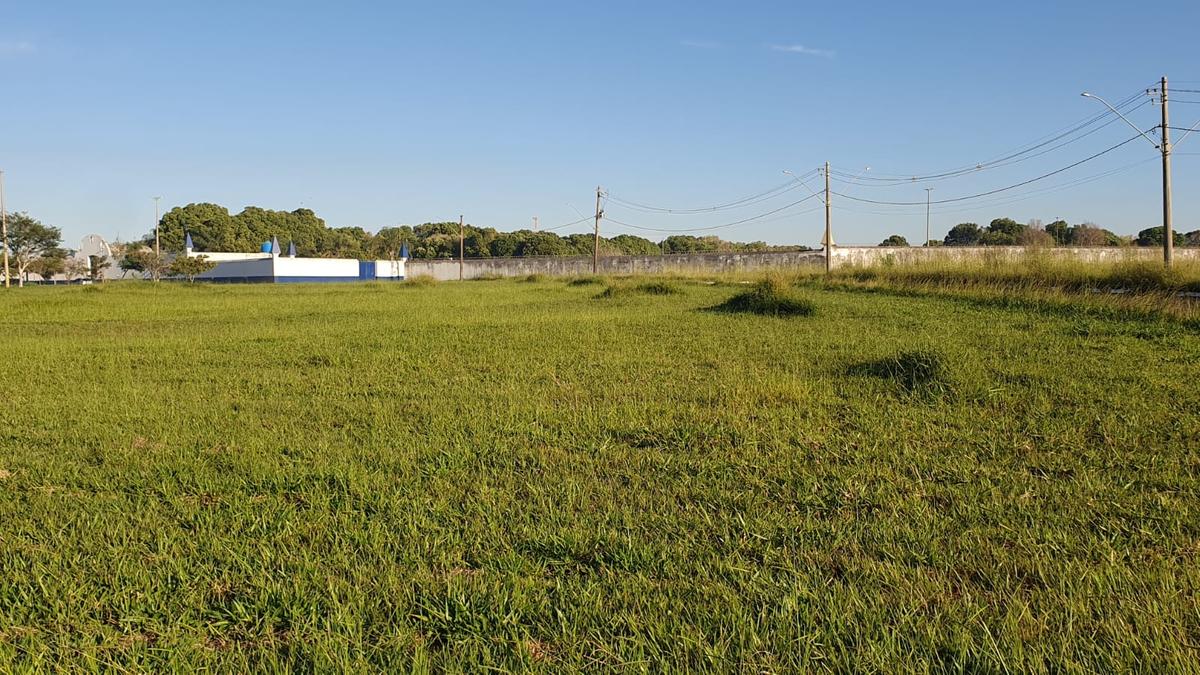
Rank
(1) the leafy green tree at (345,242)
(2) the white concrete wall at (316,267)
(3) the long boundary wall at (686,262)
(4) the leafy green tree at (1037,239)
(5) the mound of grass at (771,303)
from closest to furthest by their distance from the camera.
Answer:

• • • • •

- Task prompt: Copy the records word for word, leaving out the pictures.

- Output for this exercise:
Rank
(1) the leafy green tree at (345,242)
(2) the white concrete wall at (316,267)
(3) the long boundary wall at (686,262)
(4) the leafy green tree at (1037,239)
(5) the mound of grass at (771,303)
from closest to furthest by their distance from the camera.
Answer:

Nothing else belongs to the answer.